Il y avait par exemple le docteur Walid, un chirurgien. L’un de ses fils avait été dénoncé à la police par le directeur de son école, parce qu’il fredonnait dans la cour une chanson sur les dattes, l’un des surnoms donnés à Sissi par l’opposition. A cause de cela, son père s’est retrouvé devant la cour antiterroriste. Il y avait aussi Amr, un chauffeur de taxi, conducteur attitré d’une danseuse du ventre. Un soir, alors qu’il l’attendait à la sortie d’un cabaret, il s’est mis à rouspéter contre la hausse des prix du gazole. Il a été entendu par un indic et envoyé en prison où il a passé un an et demi. Le message envoyé par le pouvoir est simple : « Si tu ouvres la gueule, tu es foutu. » L’Egypte, c’est la république bananière de la peur.
Quel a été le rôle de la France dans votre libération ?
La France a joué un rôle essentiel que je tiens à saluer. Le président, Emmanuel Macron, a mentionné mon cas en public, lorsqu’il a reçu son homologue égyptien, Abdel Fattah Al-Sissi, en décembre 2020, à Paris, et le ministre des affaires étrangères, Jean-Yves Le Drian, l’a fait lors de ses déplacements en Egypte. Il y a eu aussi la mobilisation des parlementaires et des ONG, au sein de la campagne internationale conduite par mon épouse, Céline. Les autorités égyptiennes se sont retrouvées sous une pression constante, ce qui les a particulièrement irritées. Après la déclaration de Macron, les gardiens sont venus saccager notre cellule et m’ont privé de promenade pendant deux mois. Mais ces désagréments étaient peu de chose par rapport à la joie et à la protection que le soutien du président français m’a apporté.

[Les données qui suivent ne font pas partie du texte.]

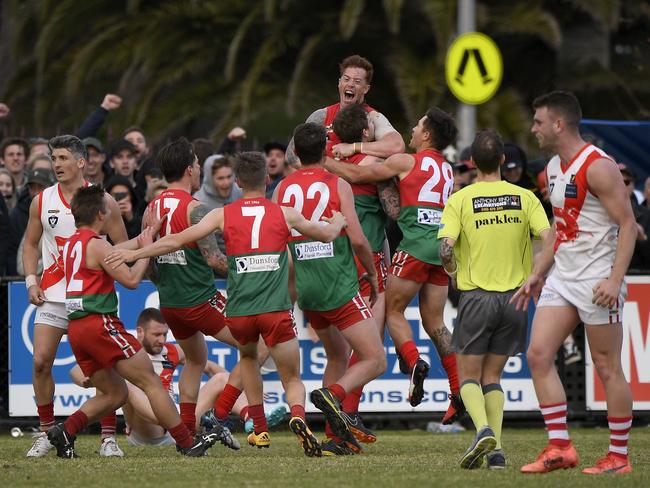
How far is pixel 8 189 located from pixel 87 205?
5.30 metres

Appelez-vous la France à s’engager davantage sur la question des droits de l’homme en Egypte ?
La France peut et doit faire plus. On ne peut pas se satisfaire de libération au compte-gouttes, comme la mienne, ou celles de Ramy Kamel et Patrick Zaki [deux défenseurs des droits humains récemment relâchés]. Il faut en finir avec ces listes de prisonniers à libérer que les pays occidentaux transmettent aux autorités égyptiennes, ce qui permet aux deux parties de se donner bonne conscience à peu de frais. Il y a des milliers d’autres détenus, moins connus que nous, mais qui méritent tout autant de sortir de prison, quelle que soit leur inclination politique. Il faut une stratégie globale.
Comment voyez-vous votre futur en France ?
Je vais continuer à me battre pour la libération des prisonniers d’opinion et l’autodétermination des Palestiniens, les deux causes qui ont mené à mon arrestation. J’ai déjà reçu des invitations à m’exprimer devant des parlements, des organisations. Il faut changer les paradigmes qui gouvernent le Moyen-Orient, instaurer un ordre plus juste. Assez de la dictature et de l’occupation ! C’est seulement comme cela que l’on pourra stabiliser cette région, arrêter le terrorisme et les vagues de migration qui inquiètent tant les gouvernements européens. Ceux-ci ont tout intérêt à changer leur approche. Je prendrai naturellement ma part dans ce chantier.